Tip #3: Know that $9.99 a month is never $9.99 a month

You cannot walk into a cheap gym that advertises a $9.99 per month membership, get one and expect it to stay that way. That's not going to happen, because there's either an activation fee, hidden annual fee, or sometimes both!

Many cheap gyms require an upfront activation fee of $120 or more on top of your monthly membership fee, which in effect doubles your yearly cost. Now that $9.99/mo just turned into $19.99/mo. Not such a good deal now, eh?

Really shady gyms will charge you an annual fee after a certain period of time. You'll be paying your monthly fee, and then whammo, there's a $40 to $75 (or more) additional charge out of nowhere. The cheap gym will claim your "promotional period" is over, and now you have to pay more.

Really, really shady gyms will do the switcheroo on your annual contract. What was a certain price has now changed, and of course it's more. They might even "lock in" the fee where there's nothing you can do about it except take them to court just to stop them from charging you.

Tip #4: Better gyms are very upfront with their pricing structure

When you get to this level, you're no longer in cheap gym territory, because you will be paying around $40 a month along with a $75 to $100 activation fee just to get in the door.

Worth it? If you want a place that doesn't hide what they charge or try to sneak in any new charges, yes it is.

Gyms that charge more usually aren't in the game of upselling. At worst, they may offer you personal training programs and/or classes sometimes, but at least they are not constantly up your butt about squeezing every dollar they can out of you.

No options left? These are places you can work out for cheap or free

The only reason anyone ever goes to a cheap gym is because it's cheap. If you absolutely have to go there, it's like I said, use a prepaid card or cash.

If the financial risk sounds too scary to use a cheap gym (and I wouldn't blame you), there are some cheap and free options.

Cheap: City-run recreation center or fitness center

This is the one I went with as stated above. In most American cities, the local government has a rec center that offers something for a good price. It usually will not be as modernized as paid gyms are. Exercise equipment may be well-used, but hey it all works.

What's the best thing about a rec center? No upselling. Nobody there works on commission.

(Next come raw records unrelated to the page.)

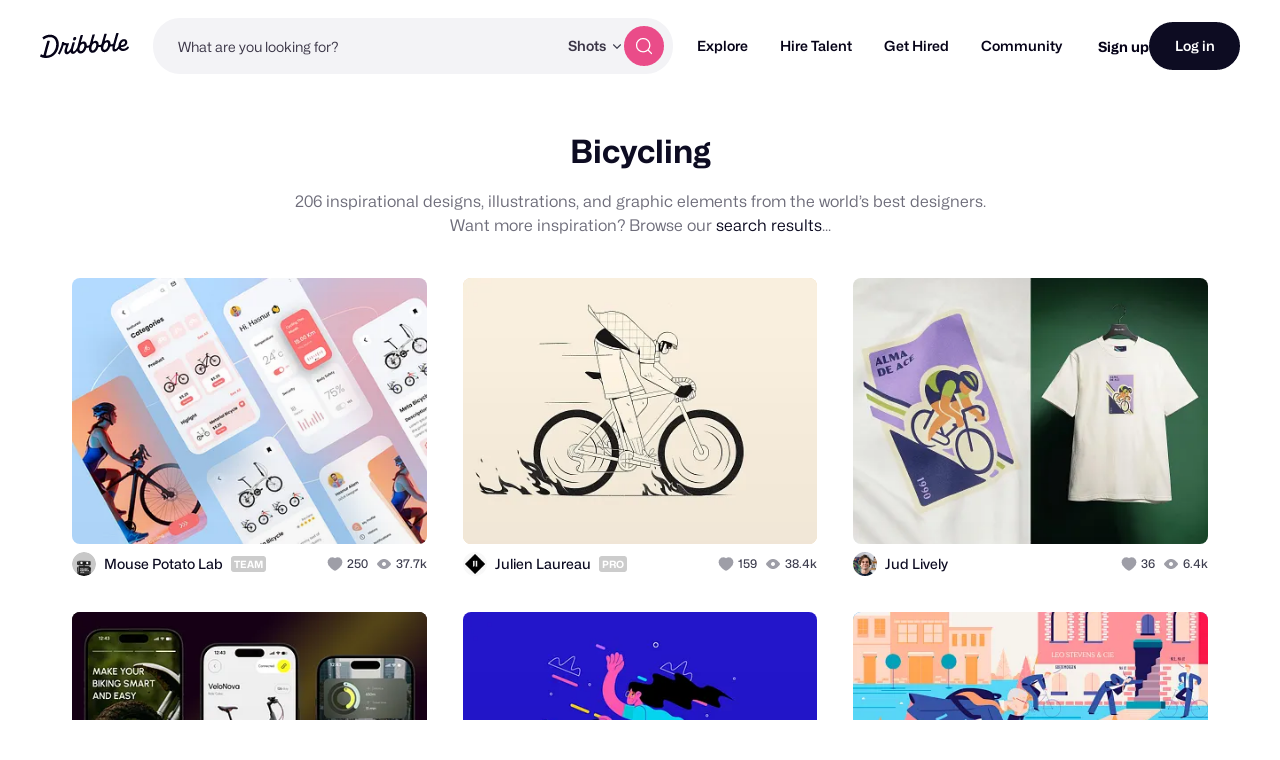

--- FILE ---
content_type: text/html; charset=UTF-8
request_url: https://dribbble.com/tags/bicycling
body_size: 1800
content:
<!DOCTYPE html>
<html lang="en">
<head>
    <meta charset="utf-8">
    <meta name="viewport" content="width=device-width, initial-scale=1">
    <title></title>
    <style>
        body {
            font-family: "Arial";
        }
    </style>
    <script type="text/javascript">
    window.awsWafCookieDomainList = [];
    window.gokuProps = {
"key":"AQIDAHjcYu/GjX+QlghicBgQ/7bFaQZ+m5FKCMDnO+vTbNg96AHpSafOeHNvT7GuMFw2Z5gcAAAAfjB8BgkqhkiG9w0BBwagbzBtAgEAMGgGCSqGSIb3DQEHATAeBglghkgBZQMEAS4wEQQMmjEc/QXffkaS1iWmAgEQgDtsYLnyNkFYdQJnrFQtrutkeTv8PfoPqQU/eNVyvUNMi8kYHsg+GwnUCqAwkEjZS/ABpi75FcnIJXyyRA==",
          "iv":"CgAFjzNR1AAAAPiP",
          "context":"3W7+M5pHU3JjlVuhAz0ld5K198fB81zlYOSoQhVhxwdhhQ86K2fQgH4wLYC+8AhDOEhM3vVdVtg+o0+pZPHofkHs/rovHQ4Ibsgm756okrleHoSZNkfvlCk2VCjH7omexa2PlEJjPIFFCkk0Etr3JRbowHPLPivdkYsuJAJgGE+nFEgrmwzo3gUIxTNonqIG0uyU2kbCED0AsMo8uE08W+xqNK4WD82E73Yxt+n5JF/d65ogehkzOSIKqpnxgdEJSxgHgIZYgL3lJUpzu3qixdldiLTY1yQheZv8D0z39KG3uiXwW4VE7JpTGVtj1/BOfotKX6tWodqeXNofL0sgMIDDrk7oQBOIaJkxdejZDZXer/AM2mFjn2MYqV8FPFVhQQ=="
};
    </script>
    <script src="https://043df3d55a9e.947e1d2c.us-east-1.token.awswaf.com/043df3d55a9e/c9933a44d03a/a6adabef7897/challenge.js"></script>
</head>
<body>
    <div id="challenge-container"></div>
    <script type="text/javascript">
        AwsWafIntegration.saveReferrer();
        AwsWafIntegration.checkForceRefresh().then((forceRefresh) => {
            if (forceRefresh) {
                AwsWafIntegration.forceRefreshToken().then(() => {
                    window.location.reload(true);
                });
            } else {
                AwsWafIntegration.getToken().then(() => {
                    window.location.reload(true);
                });
            }
        });
    </script>
    <noscript>
        <h1>JavaScript is disabled</h1>
        In order to continue, we need to verify that you're not a robot.
        This requires JavaScript. Enable JavaScript and then reload the page.
    </noscript>
</body>
</html>

--- FILE ---
content_type: application/javascript
request_url: https://cdn.dribbble.com/assets/vite/assets/tags-scripts-09a0e2ac.js
body_size: -114
content:
import"./teaser-stats-496115f2.js";
//# sourceMappingURL=tags-scripts-09a0e2ac.js.map
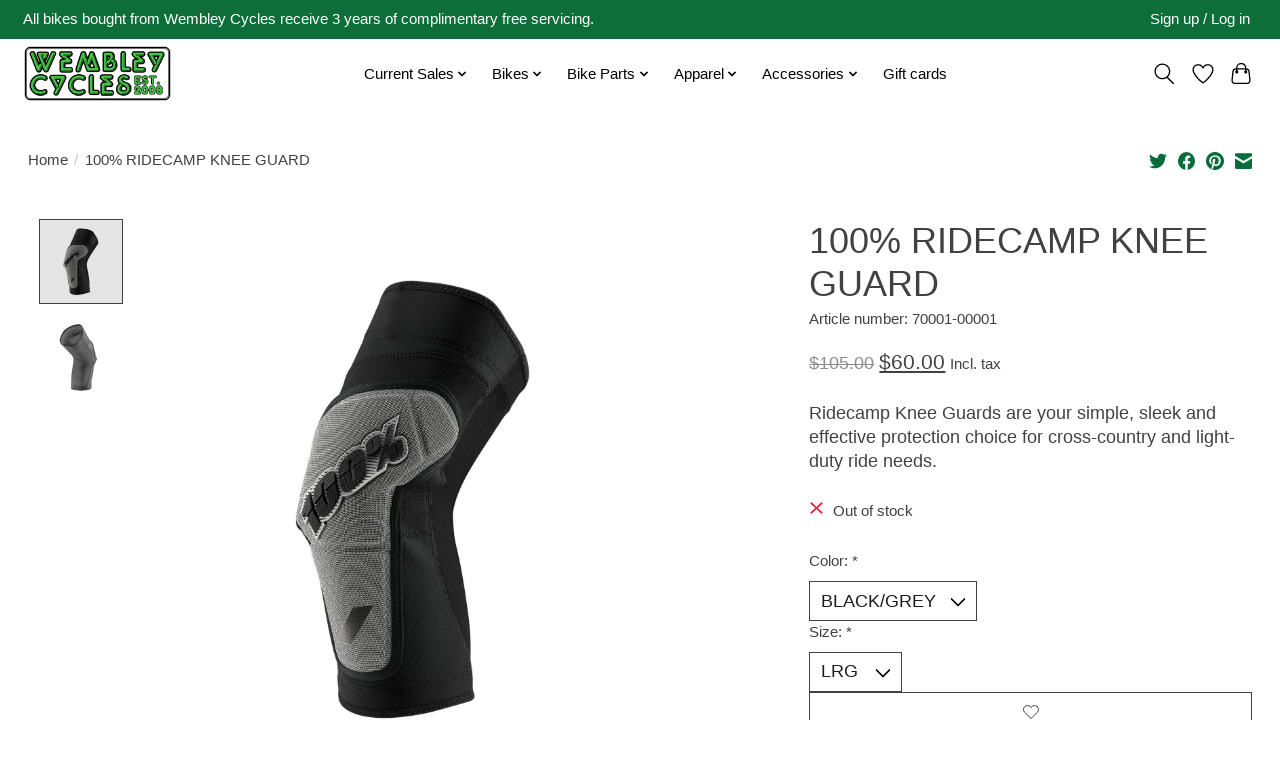

--- FILE ---
content_type: text/css; charset=UTF-8
request_url: https://cdn.shoplightspeed.com/shops/626853/themes/17366/assets/custom.css?20250905053445
body_size: 986
content:
/* 20250903091844 - v2 */
.gui,
.gui-block-linklist li a {
  color: #666666;
}

.gui-page-title,
.gui a.gui-bold,
.gui-block-subtitle,
.gui-table thead tr th,
.gui ul.gui-products li .gui-products-title a,
.gui-form label,
.gui-block-title.gui-dark strong,
.gui-block-title.gui-dark strong a,
.gui-content-subtitle {
  color: #000000;
}

.gui-block-inner strong {
  color: #ffffff;
}

.gui a {
  color: #056d3a;
}

.gui-input.gui-focus,
.gui-text.gui-focus,
.gui-select.gui-focus {
  border-color: #056d3a;
  box-shadow: 0 0 2px #056d3a;
}

.gui-select.gui-focus .gui-handle {
  border-color: #056d3a;
}

.gui-block,
.gui-block-title,
.gui-buttons.gui-border,
.gui-block-inner,
.gui-image {
  border-color: #8d8d8d;
}

.gui-block-title {
  color: #ffffff;
  background-color: #056d3a;
}

.gui-content-title {
  color: #ffffff;
}

.gui-form .gui-field .gui-description span {
  color: #666666;
}

.gui-block-inner {
  background-color: #046837;
}

.gui-block-option {
  border-color: #ededed;
  background-color: #f9f9f9;
}

.gui-block-option-block {
  border-color: #ededed;
}

.gui-block-title strong {
  color: #ffffff;
}

.gui-line,
.gui-cart-sum .gui-line {
  background-color: #cbcbcb;
}

.gui ul.gui-products li {
  border-color: #dcdcdc;
}

.gui-block-subcontent,
.gui-content-subtitle {
  border-color: #dcdcdc;
}

.gui-faq,
.gui-login,
.gui-password,
.gui-register,
.gui-review,
.gui-sitemap,
.gui-block-linklist li,
.gui-table {
  border-color: #dcdcdc;
}

.gui-block-content .gui-table {
  border-color: #ededed;
}

.gui-table thead tr th {
  border-color: #cbcbcb;
  background-color: #f9f9f9;
}

.gui-table tbody tr td {
  border-color: #ededed;
}

.gui a.gui-button-large,
.gui a.gui-button-small {
  border-color: #8d8d8d;
  color: #000000;
  background-color: #ffffff;
}

.gui a.gui-button-large.gui-button-action,
.gui a.gui-button-small.gui-button-action {
  border-color: #8d8d8d;
  color: #000000;
  background-color: #ffffff;
}

.gui a.gui-button-large:active,
.gui a.gui-button-small:active {
  background-color: #cccccc;
  border-color: #707070;
}

.gui a.gui-button-large.gui-button-action:active,
.gui a.gui-button-small.gui-button-action:active {
  background-color: #cccccc;
  border-color: #707070;
}

.gui-input,
.gui-text,
.gui-select,
.gui-number {
  border-color: #8d8d8d;
  background-color: #ffffff;
}

.gui-select .gui-handle,
.gui-number .gui-handle {
  border-color: #8d8d8d;
}

.gui-number .gui-handle a {
  background-color: #ffffff;
}

.gui-input input,
.gui-number input,
.gui-text textarea,
.gui-select .gui-value {
  color: #000000;
}

.gui-progressbar {
  background-color: #76c61b;
}

/* custom */
:root {
	--color-primary: #62A478;
}

.btn--primary	{
	background-color: #056D3A;
}

.btn--primary:hover {
	background-color: #38AF4F;
}

a {
  color:  #056D3A;
  text-decoration: none;
}

.main-header__link:hover, .main-header__dropdown-link:hover {
    color: #056D3A;
}

.main-footer__link:hover {
  color: #056D3A;
  text-decoration: underline;
}

.bg-contrast-lower, .bones__line, .s-tabs__list::after {
  background-color: #F2F3F2; 
}

@import url('https://fonts.googleapis.com/css2?family=Montserrat:wght@100;400;700&display=swap');

h1,h2,h3,h4,h5 {	
  font-family: 'Montserrat', sans-serif;
}

body {
  font-family: "HelveticaNeue-Light", "Helvetica Neue Light", "Helvetica Neue", Helvetica, Arial, "Lucida Grande", sans-serif; 
  font-weight: 300;
}


.main-header--transparent .main-header__logo .main-header__logo-white {
  height: 110px;
}

.aboutuscontainer {  display: grid;
  grid-template-columns: 4fr 2fr;
  grid-auto-columns: 1fr;
  gap: 0px 0px;
  grid-auto-flow: column;
  grid-template-areas:
    "text photo"
    ". .";
}

.aboutusphoto { 
  grid-area: photo; 
}

.aboutustext { 
  grid-area: text; 
}

.main-header__top-section {
  font-weight: 300;
  font-size: 120%;
}

.collection-page__intro div.text-component:nth-child(3) {
	font-weight: 300;
  font-size: 120%;
  text-align: center;
  padding: 20px 10%;
}

.fitting {  display: grid;
  grid-template-columns: 1fr 1fr;
  grid-template-rows: 1fr 1fr 1fr 1fr;
  gap: 10px 20px;
  grid-auto-flow: row;
  grid-template-areas:
    "step1l step1r"
    "step2l step2r"
    "step3l step3r"
    "step4l step4r";
}
.step1l { 
  grid-area: step1l; 
  b
}
.step1r { 
  grid-area: step1r; 
}
.step2l { 
  grid-area: step2l; 
}
.step2r { 
  grid-area: step2r; 
}
.step3l { 
  grid-area: step3l; 
}
.step3r { 
  grid-area: step3r; 
}
.step4l { 
  grid-area: step4l; 
}
.step4r { 
  grid-area: step4r; 
}


--- FILE ---
content_type: text/javascript;charset=utf-8
request_url: https://www.wembleycycles.com/services/stats/pageview.js?product=49950041&hash=83b5
body_size: -412
content:
// SEOshop 21-01-2026 18:46:39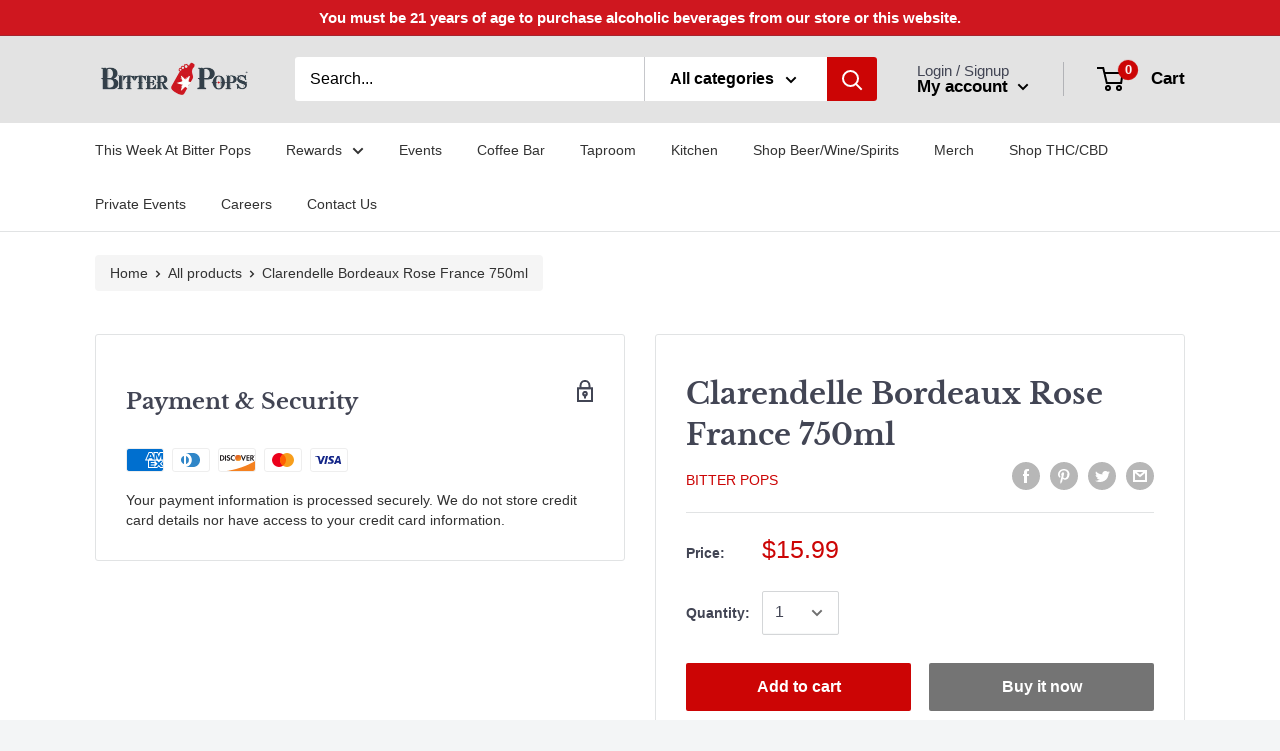

--- FILE ---
content_type: text/html; charset=UTF-8
request_url: https://zooomyapps.com/age/ZooomyAgeVerify.php?jsonCode=jQuery34102915524442521107_1769469937346&shop=bitterpops.myshopify.com&_=1769469937347
body_size: 1004
content:
jQuery34102915524442521107_1769469937346({"custom_css":null,"shop":"bitterpops.myshopify.com","user_added_css":"","enable_check":"disable","show_popup_page":"homepage","set_cookies_time":"72 * 60","choose_layout":"yes_no_check","popup_box_radius":"0px","min_age":"21","logo":"https:\/\/cdn.shopify.com\/s\/files\/1\/0453\/5179\/6892\/t\/2\/assets\/zoomyagelogopic479044633bitter-pops-logo-02132020.png?v=1607460470","popup_overlay_bg":"color_bg","overlay_color":"255,255,255","overlay_image":null,"popup_overlay_opacity":"1","popup_box_overlay_bg":"popup_box_color_bg","box_color":"255,255,255","box_image":null,"popup_box_overlay_opacity":"1","main_heading":"Welcome","main_heading_font_size":"21px","main_heading_font_color":"#102916","sub_heading":"Please verify your age to continue.","sub_heading_font_size":"13px","sub_heading_font_color":"#373845","enter_btn":"Enter","enter_btn_font_size":"14px","enter_btn_font_color":"#FFFFFF","enter_btn_bg_color":"#CF171F","exit_btn":"Exit","exit_btn_font_size":"14px","exit_btn_font_color":"#FFFFFF","exit_btn_bg_color":"#373845","verification_failed":"You are not allowed to view this website.","verification_failed_font_size":"10px","verification_failed_font_color":"#F52346","verification_failed_url":"https:\/\/www.google.com","dm":"date_first","birthday_redirect":"no","input_ph":"full_form","date":"","month":"","year":"","tc":"<div><div class=\"description\" style=\"display: flex; flex-direction: column; align-items: stretch; line-height: 1.8em; margin: 16px auto; padding-right: 8px; padding-left: 8px; overflow-wrap: break-word; caret-color: rgb(51, 51, 51); font-family: Proxima Nova, -apple-system, BlinkMacSystemFont, Segoe UI, Roboto, Arial, sans-serif; text-size-adjust: auto;\"><div><b>YOU MUST BE 21 OR OLDER TO PLACE AN ORDER. FOR MORE<\/b><b>&nbsp;INFORMATION ABOUT BP DELIVERY AND CURBSIDE REQURIMENTS:<\/b>&nbsp;<a href=\"https:\/\/www.bitterpops.com\/bitter-pops-delivery-information\/\" target=\"_blank\" style=\"cursor: pointer; color: rgb(30, 126, 200); transition-duration: 0.12s; transition-timing-function: ease-out; transition-property: color;\">CLICK HERE<\/a><\/div><div><b>READ OUR STORE PRIVACY POLICIES HERE:&nbsp;<\/b>To review all of our Policies as it relates to purchasing on our site and Local Delivery<span class=\"Apple-converted-space\">&nbsp;<\/span><a href=\"https:\/\/www.bitterpops.com\/store-policies\/\" target=\"_blank\" style=\"cursor: pointer; color: rgb(30, 126, 200); transition-duration: 0.12s; transition-timing-function: ease-out; transition-property: color;\">CLICK HERE<\/a><\/div><\/div><\/div>"})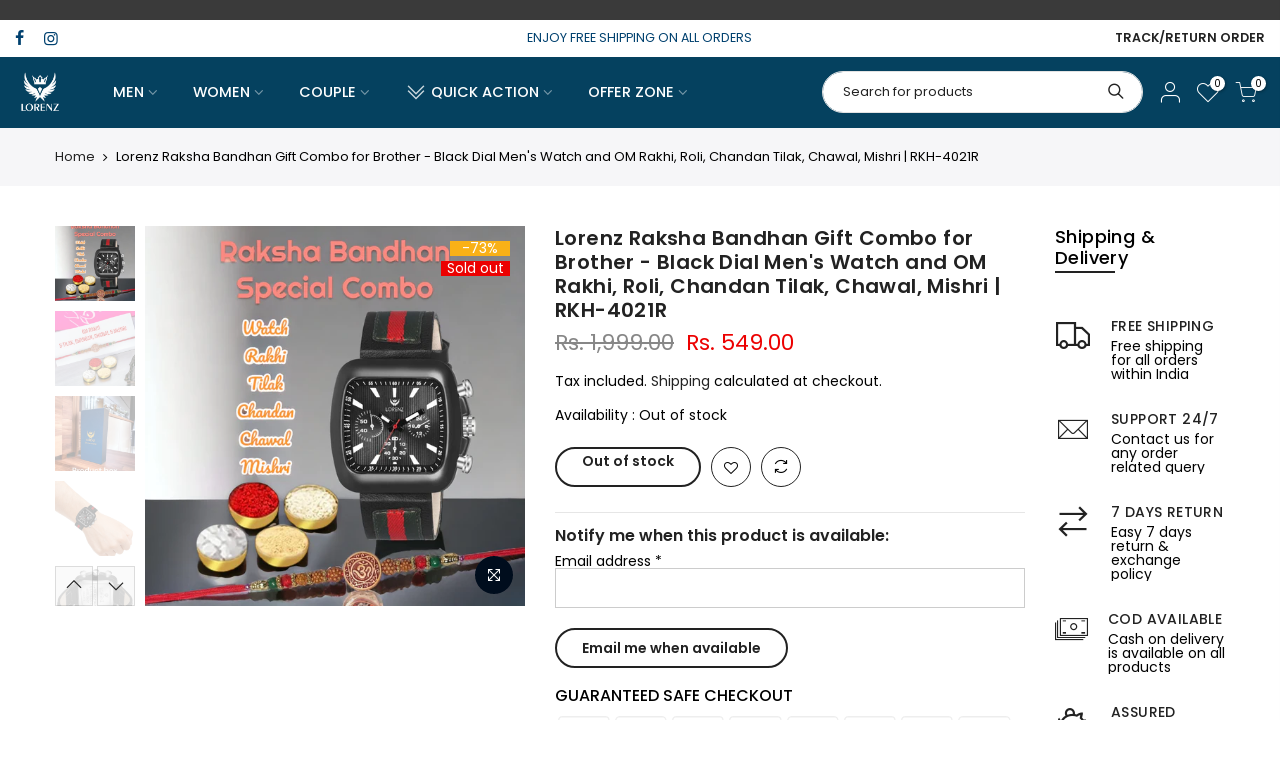

--- FILE ---
content_type: text/html; charset=utf-8
request_url: https://lorenzindia.com/products/lorenz-raksha-bandhan-gift-combo-for-brother-black-dial-mens-watch-and-om-rakhi-roli-chandan-tilak-chawal-mishri-rkh-4021r/?view=js_ppr
body_size: -544
content:
<script type="application/json" id="ModelJson-_ppr">[]</script><script type="application/json" id="NTsettingspr__ppr">{ "related_id":false, "recently_viewed":false, "ProductID":8498531270970, "PrHandle":"lorenz-raksha-bandhan-gift-combo-for-brother-black-dial-mens-watch-and-om-rakhi-roli-chandan-tilak-chawal-mishri-rkh-4021r", "cat_handle":null, "scrolltop":null,"ThreeSixty":false,"hashtag":"none", "access_token":"none", "username":"none"}</script>


--- FILE ---
content_type: text/css
request_url: https://lorenzindia.com/cdn/shop/t/30/assets/custom.css?enable_css_minification=1&v=102053690694825272431718362654
body_size: -772
content:
/*# sourceMappingURL=/cdn/shop/t/30/assets/custom.css.map?enable_css_minification=1&v=102053690694825272431718362654 */
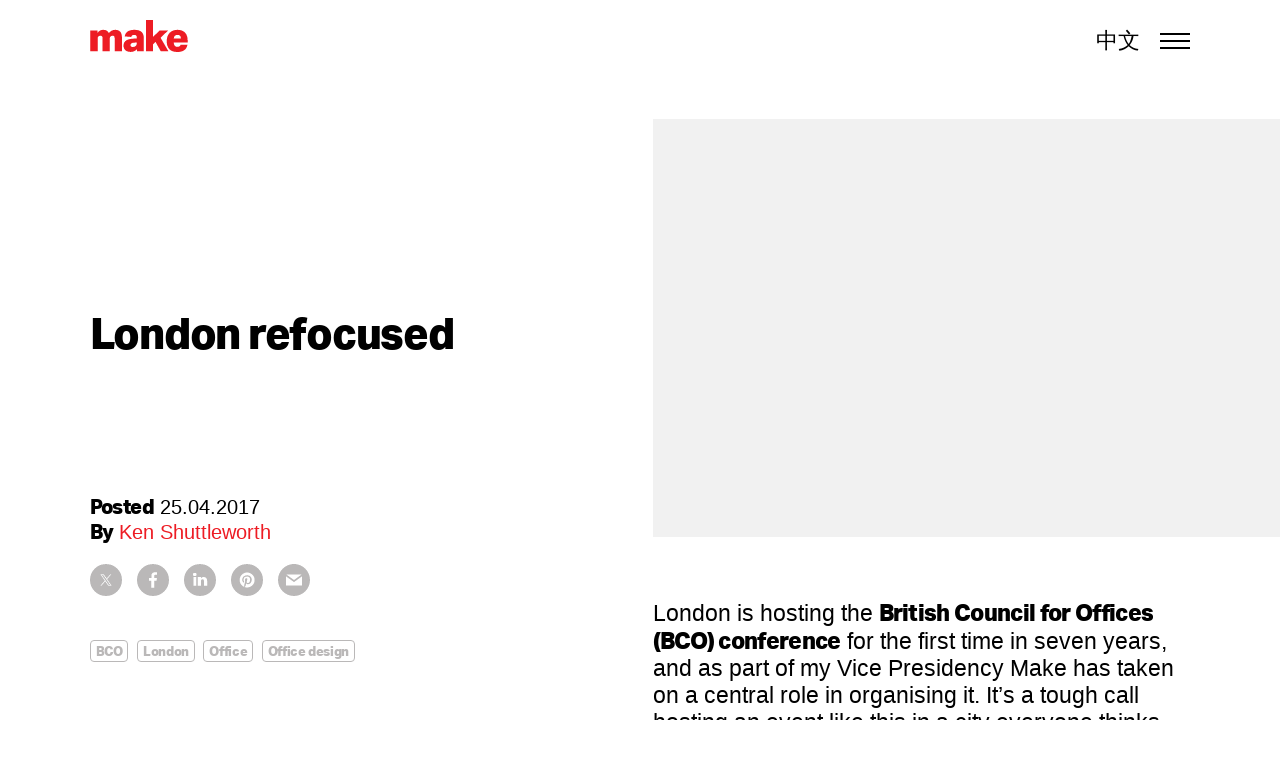

--- FILE ---
content_type: image/svg+xml
request_url: https://www.makearchitects.com/wp-content/themes/make/assets/img/icons/dist/plus_dark.svg
body_size: -142
content:
<svg xmlns="http://www.w3.org/2000/svg" width="40" height="40" viewBox="0 0 40 40"><title>plus_dark</title><g data-name="Layer 2"><g data-name="Layer 1"><circle cx="20" cy="20" r="20" opacity=".5" style="isolation:isolate"/><path fill="#fff" d="M21 27v-6h6v-2h-6v-6h-2v6h-6v2h6v6h2z"/></g></g></svg>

That's the biggest perk there is.

Cheap or free: Park

Find a park, and go have a walk or a run. Or do some pushups or whatever. Whether the park is free or not depends on how your local government operates it.

If you're lucky, your local park may have outdoor exercise equipment ready-to-use.

Free: Playgrounds

Have a jog or run here. Free to use.

Free: Big shopping mall

You've seen those mall walkers. There's a reason they're there. Walking a mall is free. Go have a walk, but don't run. Security will usually kick you out if you start doing that. If you want to go when the mall is safest, do what the old folks do and get there the second the doors open in the morning.

Free: High school track

This one depends if your local high school actually has a track and allows the public access to it. If your local school does offer this, go there and have a run.

Free (maybe): Work out at home

I label this as maybe-free because it depends what you want to get done in your workouts.

For walking and running, you'll most likely need the treadmill. Not free.

For literally everything else, you can use your own body weight which is totally free, or buy some low-cost kettle bells or dumbbells at Walmart or Target, and maybe a workout mat. DO NOT use those cheap yoga mats, those are awful. This half-inch thick mat is much better.

Will I be a regular gym goer?

I've been wanting to get in a gym for years and am now finally doing it. My first day there went well and I'm looking forward to more.

Most people who join gyms are known as "tryhards". They get a membership, go to the gym maybe 2 or 3 times, then never go again.

I don't want to be one of those people, and won't.

I was lucky enough to have a rec center near me that's nice to go to, got a membership there and intend to take full advantage of it.